Impact: Individuals gain practical control, reducing unwanted data use and risks.

2. Ban the sale of personal data

  • Prohibit data brokers from selling or sharing personal information without explicit opt-in.

  • Outlaw micro targeting for:

    • Political manipulation

    • Predatory marketing

  • Stop companies from profiting off private lives.

The outcome: people are no longer treated as products.

3. Secure data like the national infrastructure

  • Mandatory breach notification within 72 hours

  • Minimum cybersecurity standards across:

    • Hospitals

    • Schools

    • Financial institutions

    • Critical infrastructure

  • Heavy fines for preventable leaks

Impact: Stronger data security means fewer instances of identity theft and reduced national risk.

4. Stop government end-runs around the Fourth Amendment

  • Prohibit agencies from buying data without warrants.

  • Restrict facial recognition and biometric collection.

  • Ban surveillance of:

    • Protesters

    • Journalists

    • Immigrant communities

  • Require oversight and public transparency.

Impact: Civil liberties are preserved, and unlawful surveillance decreases.

5. Protect kids first

  • Ban targeted advertising to minors.

  • Require schools and youth apps to adhere to strict privacy rules.

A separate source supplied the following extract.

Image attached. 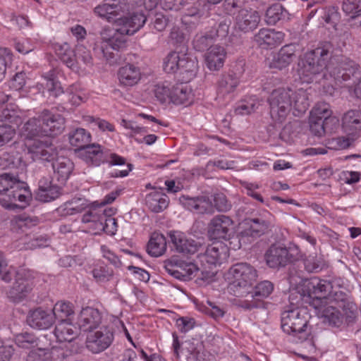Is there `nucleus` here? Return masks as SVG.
Wrapping results in <instances>:
<instances>
[{"mask_svg":"<svg viewBox=\"0 0 361 361\" xmlns=\"http://www.w3.org/2000/svg\"><path fill=\"white\" fill-rule=\"evenodd\" d=\"M147 13L136 12L128 17H120L116 20V27L114 29L126 37L133 35L148 21V11Z\"/></svg>","mask_w":361,"mask_h":361,"instance_id":"nucleus-15","label":"nucleus"},{"mask_svg":"<svg viewBox=\"0 0 361 361\" xmlns=\"http://www.w3.org/2000/svg\"><path fill=\"white\" fill-rule=\"evenodd\" d=\"M213 35L209 32L197 34L192 41L193 47L198 51L208 50L214 42Z\"/></svg>","mask_w":361,"mask_h":361,"instance_id":"nucleus-47","label":"nucleus"},{"mask_svg":"<svg viewBox=\"0 0 361 361\" xmlns=\"http://www.w3.org/2000/svg\"><path fill=\"white\" fill-rule=\"evenodd\" d=\"M25 146L32 159L35 161L50 162L55 158V154L42 141L37 139L26 140Z\"/></svg>","mask_w":361,"mask_h":361,"instance_id":"nucleus-22","label":"nucleus"},{"mask_svg":"<svg viewBox=\"0 0 361 361\" xmlns=\"http://www.w3.org/2000/svg\"><path fill=\"white\" fill-rule=\"evenodd\" d=\"M329 76L336 83L344 86H355L361 79V67L352 60L342 59L336 67L329 71Z\"/></svg>","mask_w":361,"mask_h":361,"instance_id":"nucleus-9","label":"nucleus"},{"mask_svg":"<svg viewBox=\"0 0 361 361\" xmlns=\"http://www.w3.org/2000/svg\"><path fill=\"white\" fill-rule=\"evenodd\" d=\"M190 345L188 352L193 361H212L210 355L203 350L202 343H197L195 346L194 343H190Z\"/></svg>","mask_w":361,"mask_h":361,"instance_id":"nucleus-54","label":"nucleus"},{"mask_svg":"<svg viewBox=\"0 0 361 361\" xmlns=\"http://www.w3.org/2000/svg\"><path fill=\"white\" fill-rule=\"evenodd\" d=\"M0 121L9 125L18 126L21 123L22 118L17 110L6 108L0 112Z\"/></svg>","mask_w":361,"mask_h":361,"instance_id":"nucleus-55","label":"nucleus"},{"mask_svg":"<svg viewBox=\"0 0 361 361\" xmlns=\"http://www.w3.org/2000/svg\"><path fill=\"white\" fill-rule=\"evenodd\" d=\"M176 78L181 83L190 82L196 75L197 71V61L187 54H182L179 62Z\"/></svg>","mask_w":361,"mask_h":361,"instance_id":"nucleus-29","label":"nucleus"},{"mask_svg":"<svg viewBox=\"0 0 361 361\" xmlns=\"http://www.w3.org/2000/svg\"><path fill=\"white\" fill-rule=\"evenodd\" d=\"M181 53L176 51L170 52L164 61L163 68L167 73H174L177 75L179 62L182 59Z\"/></svg>","mask_w":361,"mask_h":361,"instance_id":"nucleus-49","label":"nucleus"},{"mask_svg":"<svg viewBox=\"0 0 361 361\" xmlns=\"http://www.w3.org/2000/svg\"><path fill=\"white\" fill-rule=\"evenodd\" d=\"M92 276L97 282L109 281L113 276V270L107 266H97L92 271Z\"/></svg>","mask_w":361,"mask_h":361,"instance_id":"nucleus-59","label":"nucleus"},{"mask_svg":"<svg viewBox=\"0 0 361 361\" xmlns=\"http://www.w3.org/2000/svg\"><path fill=\"white\" fill-rule=\"evenodd\" d=\"M240 83V75L233 71L223 74L217 82V95L224 97L232 94Z\"/></svg>","mask_w":361,"mask_h":361,"instance_id":"nucleus-28","label":"nucleus"},{"mask_svg":"<svg viewBox=\"0 0 361 361\" xmlns=\"http://www.w3.org/2000/svg\"><path fill=\"white\" fill-rule=\"evenodd\" d=\"M66 209L71 211L70 213H79L82 212L88 206L87 200L82 197H74L66 202Z\"/></svg>","mask_w":361,"mask_h":361,"instance_id":"nucleus-63","label":"nucleus"},{"mask_svg":"<svg viewBox=\"0 0 361 361\" xmlns=\"http://www.w3.org/2000/svg\"><path fill=\"white\" fill-rule=\"evenodd\" d=\"M271 118L282 123L286 119L292 106L302 114L308 109L309 103L304 92H295L291 89L274 90L268 99Z\"/></svg>","mask_w":361,"mask_h":361,"instance_id":"nucleus-3","label":"nucleus"},{"mask_svg":"<svg viewBox=\"0 0 361 361\" xmlns=\"http://www.w3.org/2000/svg\"><path fill=\"white\" fill-rule=\"evenodd\" d=\"M148 21H150V24L153 25V28L159 32L165 30L168 23L167 18L162 13H154L149 11H148Z\"/></svg>","mask_w":361,"mask_h":361,"instance_id":"nucleus-61","label":"nucleus"},{"mask_svg":"<svg viewBox=\"0 0 361 361\" xmlns=\"http://www.w3.org/2000/svg\"><path fill=\"white\" fill-rule=\"evenodd\" d=\"M56 71L52 69L44 75V79L47 80V87L50 92L51 94L55 97L61 94H65L60 82L57 80Z\"/></svg>","mask_w":361,"mask_h":361,"instance_id":"nucleus-44","label":"nucleus"},{"mask_svg":"<svg viewBox=\"0 0 361 361\" xmlns=\"http://www.w3.org/2000/svg\"><path fill=\"white\" fill-rule=\"evenodd\" d=\"M50 311L54 315V321L57 319L59 322L68 321V317L73 314L71 303L68 302H56Z\"/></svg>","mask_w":361,"mask_h":361,"instance_id":"nucleus-46","label":"nucleus"},{"mask_svg":"<svg viewBox=\"0 0 361 361\" xmlns=\"http://www.w3.org/2000/svg\"><path fill=\"white\" fill-rule=\"evenodd\" d=\"M233 225L232 219L224 214L214 216L208 224V233L212 239L223 240L228 238Z\"/></svg>","mask_w":361,"mask_h":361,"instance_id":"nucleus-18","label":"nucleus"},{"mask_svg":"<svg viewBox=\"0 0 361 361\" xmlns=\"http://www.w3.org/2000/svg\"><path fill=\"white\" fill-rule=\"evenodd\" d=\"M342 126L345 132L353 134L361 129V111L360 110H350L346 112L342 118Z\"/></svg>","mask_w":361,"mask_h":361,"instance_id":"nucleus-40","label":"nucleus"},{"mask_svg":"<svg viewBox=\"0 0 361 361\" xmlns=\"http://www.w3.org/2000/svg\"><path fill=\"white\" fill-rule=\"evenodd\" d=\"M338 308L333 305L324 303L322 307L316 309L320 311L324 324L332 327H339L343 324V317Z\"/></svg>","mask_w":361,"mask_h":361,"instance_id":"nucleus-33","label":"nucleus"},{"mask_svg":"<svg viewBox=\"0 0 361 361\" xmlns=\"http://www.w3.org/2000/svg\"><path fill=\"white\" fill-rule=\"evenodd\" d=\"M343 11L355 18L361 15V1L344 0L342 5Z\"/></svg>","mask_w":361,"mask_h":361,"instance_id":"nucleus-62","label":"nucleus"},{"mask_svg":"<svg viewBox=\"0 0 361 361\" xmlns=\"http://www.w3.org/2000/svg\"><path fill=\"white\" fill-rule=\"evenodd\" d=\"M51 162L54 178L61 184L66 183L73 169V163L67 157H61Z\"/></svg>","mask_w":361,"mask_h":361,"instance_id":"nucleus-31","label":"nucleus"},{"mask_svg":"<svg viewBox=\"0 0 361 361\" xmlns=\"http://www.w3.org/2000/svg\"><path fill=\"white\" fill-rule=\"evenodd\" d=\"M114 341V334L108 328L92 331L86 338V348L92 353H99L107 349Z\"/></svg>","mask_w":361,"mask_h":361,"instance_id":"nucleus-16","label":"nucleus"},{"mask_svg":"<svg viewBox=\"0 0 361 361\" xmlns=\"http://www.w3.org/2000/svg\"><path fill=\"white\" fill-rule=\"evenodd\" d=\"M295 46L290 44L283 46L279 51L277 56L272 62V67L282 70L287 67L295 57Z\"/></svg>","mask_w":361,"mask_h":361,"instance_id":"nucleus-38","label":"nucleus"},{"mask_svg":"<svg viewBox=\"0 0 361 361\" xmlns=\"http://www.w3.org/2000/svg\"><path fill=\"white\" fill-rule=\"evenodd\" d=\"M231 24V21L230 19H224L219 22L217 26L212 27L209 32L213 35L214 39H225L228 35Z\"/></svg>","mask_w":361,"mask_h":361,"instance_id":"nucleus-56","label":"nucleus"},{"mask_svg":"<svg viewBox=\"0 0 361 361\" xmlns=\"http://www.w3.org/2000/svg\"><path fill=\"white\" fill-rule=\"evenodd\" d=\"M15 343L20 348L29 349L37 345V338L33 334L23 332L15 336Z\"/></svg>","mask_w":361,"mask_h":361,"instance_id":"nucleus-51","label":"nucleus"},{"mask_svg":"<svg viewBox=\"0 0 361 361\" xmlns=\"http://www.w3.org/2000/svg\"><path fill=\"white\" fill-rule=\"evenodd\" d=\"M325 304L337 305V307L342 308L345 311V314L348 322H351L355 318L356 306L353 302L348 300L347 295L343 291H332L326 295Z\"/></svg>","mask_w":361,"mask_h":361,"instance_id":"nucleus-26","label":"nucleus"},{"mask_svg":"<svg viewBox=\"0 0 361 361\" xmlns=\"http://www.w3.org/2000/svg\"><path fill=\"white\" fill-rule=\"evenodd\" d=\"M307 323V314L298 308L284 311L281 314V328L288 334L305 331Z\"/></svg>","mask_w":361,"mask_h":361,"instance_id":"nucleus-13","label":"nucleus"},{"mask_svg":"<svg viewBox=\"0 0 361 361\" xmlns=\"http://www.w3.org/2000/svg\"><path fill=\"white\" fill-rule=\"evenodd\" d=\"M23 133L26 140L45 136L44 129L42 122H41L40 113L38 114L37 117L30 118L24 124Z\"/></svg>","mask_w":361,"mask_h":361,"instance_id":"nucleus-39","label":"nucleus"},{"mask_svg":"<svg viewBox=\"0 0 361 361\" xmlns=\"http://www.w3.org/2000/svg\"><path fill=\"white\" fill-rule=\"evenodd\" d=\"M170 241L176 250L183 255H192L199 250L202 245L196 240L188 238L185 235L178 231H171L168 233Z\"/></svg>","mask_w":361,"mask_h":361,"instance_id":"nucleus-20","label":"nucleus"},{"mask_svg":"<svg viewBox=\"0 0 361 361\" xmlns=\"http://www.w3.org/2000/svg\"><path fill=\"white\" fill-rule=\"evenodd\" d=\"M164 267L169 274L181 281H188L195 273L199 272V267L195 263L175 259L166 261Z\"/></svg>","mask_w":361,"mask_h":361,"instance_id":"nucleus-17","label":"nucleus"},{"mask_svg":"<svg viewBox=\"0 0 361 361\" xmlns=\"http://www.w3.org/2000/svg\"><path fill=\"white\" fill-rule=\"evenodd\" d=\"M284 34L273 29L262 28L254 36V40L262 48H272L279 45Z\"/></svg>","mask_w":361,"mask_h":361,"instance_id":"nucleus-27","label":"nucleus"},{"mask_svg":"<svg viewBox=\"0 0 361 361\" xmlns=\"http://www.w3.org/2000/svg\"><path fill=\"white\" fill-rule=\"evenodd\" d=\"M60 187L53 184L44 190H37L35 193V198L43 202H50L60 195Z\"/></svg>","mask_w":361,"mask_h":361,"instance_id":"nucleus-50","label":"nucleus"},{"mask_svg":"<svg viewBox=\"0 0 361 361\" xmlns=\"http://www.w3.org/2000/svg\"><path fill=\"white\" fill-rule=\"evenodd\" d=\"M180 203L188 210L199 214H212L214 209L220 212H226L231 209L232 204L223 193L214 195L213 202L207 195L191 197L182 195L179 197Z\"/></svg>","mask_w":361,"mask_h":361,"instance_id":"nucleus-5","label":"nucleus"},{"mask_svg":"<svg viewBox=\"0 0 361 361\" xmlns=\"http://www.w3.org/2000/svg\"><path fill=\"white\" fill-rule=\"evenodd\" d=\"M303 289L310 295L311 306L314 308L322 307L326 295L332 290L333 286L329 281L313 277L302 283Z\"/></svg>","mask_w":361,"mask_h":361,"instance_id":"nucleus-11","label":"nucleus"},{"mask_svg":"<svg viewBox=\"0 0 361 361\" xmlns=\"http://www.w3.org/2000/svg\"><path fill=\"white\" fill-rule=\"evenodd\" d=\"M54 335L59 342H71L78 335V329L68 321H61L56 324Z\"/></svg>","mask_w":361,"mask_h":361,"instance_id":"nucleus-36","label":"nucleus"},{"mask_svg":"<svg viewBox=\"0 0 361 361\" xmlns=\"http://www.w3.org/2000/svg\"><path fill=\"white\" fill-rule=\"evenodd\" d=\"M228 248L222 245L208 246L203 254L198 255L197 258L202 265L216 267L222 264L228 257Z\"/></svg>","mask_w":361,"mask_h":361,"instance_id":"nucleus-21","label":"nucleus"},{"mask_svg":"<svg viewBox=\"0 0 361 361\" xmlns=\"http://www.w3.org/2000/svg\"><path fill=\"white\" fill-rule=\"evenodd\" d=\"M39 113L45 136L54 137L63 133L65 129V118L61 115L54 114L49 109H44Z\"/></svg>","mask_w":361,"mask_h":361,"instance_id":"nucleus-19","label":"nucleus"},{"mask_svg":"<svg viewBox=\"0 0 361 361\" xmlns=\"http://www.w3.org/2000/svg\"><path fill=\"white\" fill-rule=\"evenodd\" d=\"M27 322L33 329H48L55 322L54 315L50 310L37 307L30 311L27 317Z\"/></svg>","mask_w":361,"mask_h":361,"instance_id":"nucleus-24","label":"nucleus"},{"mask_svg":"<svg viewBox=\"0 0 361 361\" xmlns=\"http://www.w3.org/2000/svg\"><path fill=\"white\" fill-rule=\"evenodd\" d=\"M75 61H81L88 66L93 65V59L90 51L87 49L82 44L78 42L74 51Z\"/></svg>","mask_w":361,"mask_h":361,"instance_id":"nucleus-57","label":"nucleus"},{"mask_svg":"<svg viewBox=\"0 0 361 361\" xmlns=\"http://www.w3.org/2000/svg\"><path fill=\"white\" fill-rule=\"evenodd\" d=\"M192 97L191 90L183 83L172 85L171 102L175 104H187Z\"/></svg>","mask_w":361,"mask_h":361,"instance_id":"nucleus-41","label":"nucleus"},{"mask_svg":"<svg viewBox=\"0 0 361 361\" xmlns=\"http://www.w3.org/2000/svg\"><path fill=\"white\" fill-rule=\"evenodd\" d=\"M226 52L225 49L219 45H214L209 49L205 55V62L210 71H218L223 67Z\"/></svg>","mask_w":361,"mask_h":361,"instance_id":"nucleus-32","label":"nucleus"},{"mask_svg":"<svg viewBox=\"0 0 361 361\" xmlns=\"http://www.w3.org/2000/svg\"><path fill=\"white\" fill-rule=\"evenodd\" d=\"M1 159L7 163V166L11 168L23 169L25 167V162L23 157L17 152H4Z\"/></svg>","mask_w":361,"mask_h":361,"instance_id":"nucleus-53","label":"nucleus"},{"mask_svg":"<svg viewBox=\"0 0 361 361\" xmlns=\"http://www.w3.org/2000/svg\"><path fill=\"white\" fill-rule=\"evenodd\" d=\"M100 35L102 41L98 49L103 58L111 66L118 63L120 51L126 47L127 37L109 27H104Z\"/></svg>","mask_w":361,"mask_h":361,"instance_id":"nucleus-8","label":"nucleus"},{"mask_svg":"<svg viewBox=\"0 0 361 361\" xmlns=\"http://www.w3.org/2000/svg\"><path fill=\"white\" fill-rule=\"evenodd\" d=\"M228 274L231 280L228 290L237 297L250 294L249 289L257 277V270L250 264L243 262L233 265Z\"/></svg>","mask_w":361,"mask_h":361,"instance_id":"nucleus-7","label":"nucleus"},{"mask_svg":"<svg viewBox=\"0 0 361 361\" xmlns=\"http://www.w3.org/2000/svg\"><path fill=\"white\" fill-rule=\"evenodd\" d=\"M259 13L252 9H240L235 17V28L244 33L255 30L260 22Z\"/></svg>","mask_w":361,"mask_h":361,"instance_id":"nucleus-23","label":"nucleus"},{"mask_svg":"<svg viewBox=\"0 0 361 361\" xmlns=\"http://www.w3.org/2000/svg\"><path fill=\"white\" fill-rule=\"evenodd\" d=\"M55 51L68 68H74L75 66V59L74 51L71 48L68 43L56 44L55 45Z\"/></svg>","mask_w":361,"mask_h":361,"instance_id":"nucleus-43","label":"nucleus"},{"mask_svg":"<svg viewBox=\"0 0 361 361\" xmlns=\"http://www.w3.org/2000/svg\"><path fill=\"white\" fill-rule=\"evenodd\" d=\"M259 103L257 98L250 97L249 99L242 101L235 109L237 115H248L256 111Z\"/></svg>","mask_w":361,"mask_h":361,"instance_id":"nucleus-52","label":"nucleus"},{"mask_svg":"<svg viewBox=\"0 0 361 361\" xmlns=\"http://www.w3.org/2000/svg\"><path fill=\"white\" fill-rule=\"evenodd\" d=\"M297 251V249L291 250L276 244L271 245L265 253L267 264L274 269L284 267L296 259L294 252Z\"/></svg>","mask_w":361,"mask_h":361,"instance_id":"nucleus-14","label":"nucleus"},{"mask_svg":"<svg viewBox=\"0 0 361 361\" xmlns=\"http://www.w3.org/2000/svg\"><path fill=\"white\" fill-rule=\"evenodd\" d=\"M122 11V6L114 0H105L101 4H99L94 8V13L101 18L106 20L108 22H114L116 27V20L118 18L120 12Z\"/></svg>","mask_w":361,"mask_h":361,"instance_id":"nucleus-30","label":"nucleus"},{"mask_svg":"<svg viewBox=\"0 0 361 361\" xmlns=\"http://www.w3.org/2000/svg\"><path fill=\"white\" fill-rule=\"evenodd\" d=\"M228 243L224 246L228 249L237 250L240 249L243 245L250 244L251 243L247 238L244 236V232L241 230L239 233L234 234L233 231L231 232L228 238L223 239Z\"/></svg>","mask_w":361,"mask_h":361,"instance_id":"nucleus-48","label":"nucleus"},{"mask_svg":"<svg viewBox=\"0 0 361 361\" xmlns=\"http://www.w3.org/2000/svg\"><path fill=\"white\" fill-rule=\"evenodd\" d=\"M171 88L172 85L168 82L157 84L154 90L156 98L161 104L166 102L168 99L171 101Z\"/></svg>","mask_w":361,"mask_h":361,"instance_id":"nucleus-58","label":"nucleus"},{"mask_svg":"<svg viewBox=\"0 0 361 361\" xmlns=\"http://www.w3.org/2000/svg\"><path fill=\"white\" fill-rule=\"evenodd\" d=\"M288 300L292 305L296 306L295 308H298L300 305L304 304L311 305L310 295H307L306 291L303 289L302 284L290 291Z\"/></svg>","mask_w":361,"mask_h":361,"instance_id":"nucleus-45","label":"nucleus"},{"mask_svg":"<svg viewBox=\"0 0 361 361\" xmlns=\"http://www.w3.org/2000/svg\"><path fill=\"white\" fill-rule=\"evenodd\" d=\"M90 141L91 135L84 128L69 133V142L78 148V156L87 164L97 166L104 161L103 150L99 145H91Z\"/></svg>","mask_w":361,"mask_h":361,"instance_id":"nucleus-6","label":"nucleus"},{"mask_svg":"<svg viewBox=\"0 0 361 361\" xmlns=\"http://www.w3.org/2000/svg\"><path fill=\"white\" fill-rule=\"evenodd\" d=\"M166 250V239L160 233L154 232L147 245V253L154 257L163 255Z\"/></svg>","mask_w":361,"mask_h":361,"instance_id":"nucleus-37","label":"nucleus"},{"mask_svg":"<svg viewBox=\"0 0 361 361\" xmlns=\"http://www.w3.org/2000/svg\"><path fill=\"white\" fill-rule=\"evenodd\" d=\"M274 290V284L269 281H262L256 285L253 292H250L251 298L254 296L267 298Z\"/></svg>","mask_w":361,"mask_h":361,"instance_id":"nucleus-60","label":"nucleus"},{"mask_svg":"<svg viewBox=\"0 0 361 361\" xmlns=\"http://www.w3.org/2000/svg\"><path fill=\"white\" fill-rule=\"evenodd\" d=\"M242 230L244 236L252 243L256 239L268 233L272 228V224L266 214L245 219L242 222Z\"/></svg>","mask_w":361,"mask_h":361,"instance_id":"nucleus-12","label":"nucleus"},{"mask_svg":"<svg viewBox=\"0 0 361 361\" xmlns=\"http://www.w3.org/2000/svg\"><path fill=\"white\" fill-rule=\"evenodd\" d=\"M140 68L133 64H127L119 68L118 77L121 85L132 87L137 84L140 79Z\"/></svg>","mask_w":361,"mask_h":361,"instance_id":"nucleus-34","label":"nucleus"},{"mask_svg":"<svg viewBox=\"0 0 361 361\" xmlns=\"http://www.w3.org/2000/svg\"><path fill=\"white\" fill-rule=\"evenodd\" d=\"M32 199L29 187L18 175L4 173L0 175V204L8 210L24 209Z\"/></svg>","mask_w":361,"mask_h":361,"instance_id":"nucleus-2","label":"nucleus"},{"mask_svg":"<svg viewBox=\"0 0 361 361\" xmlns=\"http://www.w3.org/2000/svg\"><path fill=\"white\" fill-rule=\"evenodd\" d=\"M345 42L341 37H332L330 41L320 42L317 47L305 54L300 74L307 82L319 81V77L328 79L324 72L327 63L337 51H341Z\"/></svg>","mask_w":361,"mask_h":361,"instance_id":"nucleus-1","label":"nucleus"},{"mask_svg":"<svg viewBox=\"0 0 361 361\" xmlns=\"http://www.w3.org/2000/svg\"><path fill=\"white\" fill-rule=\"evenodd\" d=\"M310 130L317 137H321L325 133H331L338 126V120L330 116L327 109L315 108L312 112L309 120Z\"/></svg>","mask_w":361,"mask_h":361,"instance_id":"nucleus-10","label":"nucleus"},{"mask_svg":"<svg viewBox=\"0 0 361 361\" xmlns=\"http://www.w3.org/2000/svg\"><path fill=\"white\" fill-rule=\"evenodd\" d=\"M101 322V313L97 309L92 307L82 308L78 319L79 329L85 332L97 329Z\"/></svg>","mask_w":361,"mask_h":361,"instance_id":"nucleus-25","label":"nucleus"},{"mask_svg":"<svg viewBox=\"0 0 361 361\" xmlns=\"http://www.w3.org/2000/svg\"><path fill=\"white\" fill-rule=\"evenodd\" d=\"M16 135L15 128L9 124H0V147L8 143Z\"/></svg>","mask_w":361,"mask_h":361,"instance_id":"nucleus-64","label":"nucleus"},{"mask_svg":"<svg viewBox=\"0 0 361 361\" xmlns=\"http://www.w3.org/2000/svg\"><path fill=\"white\" fill-rule=\"evenodd\" d=\"M266 22L268 25H276L279 21L289 19V13L280 4H274L266 11Z\"/></svg>","mask_w":361,"mask_h":361,"instance_id":"nucleus-42","label":"nucleus"},{"mask_svg":"<svg viewBox=\"0 0 361 361\" xmlns=\"http://www.w3.org/2000/svg\"><path fill=\"white\" fill-rule=\"evenodd\" d=\"M169 204V197L162 192L154 191L145 197V204L152 212L160 213L166 209Z\"/></svg>","mask_w":361,"mask_h":361,"instance_id":"nucleus-35","label":"nucleus"},{"mask_svg":"<svg viewBox=\"0 0 361 361\" xmlns=\"http://www.w3.org/2000/svg\"><path fill=\"white\" fill-rule=\"evenodd\" d=\"M14 275L16 280L8 293V297L13 302H20L26 298L32 290L33 281L24 270L16 271L11 267H8L4 256L0 253V279L8 283Z\"/></svg>","mask_w":361,"mask_h":361,"instance_id":"nucleus-4","label":"nucleus"}]
</instances>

  • Offer parents full control of:

    • Tracking permissions

    • Data deletion

Impact: Children grow up free from data tracking and profiling.

6. Put people above profit

  • Make privacy the default, not a luxury.

  • Hold executives personally liable for repeated violations.

  • Force companies to engineer privacy into systems, not bolt it on after harm is done

Impact: Corporations, not individuals, are held accountable for privacy.

Bottom Line

Americans deserve privacy by default, not surveillance.

This means:

  • Your data belongs to you.

  • Companies can no longer profit from surveillance.

  • The government cannot spy without warrants.

  • Children grow up protected, not tracked.

  • Security and consent become non-negotiable.

A free society cannot function when every movement, search, and conversation is harvested, stored, and monetized.

Privacy is not optional. It is an emergency demand.

It is a cornerstone of democracy and personal freedom.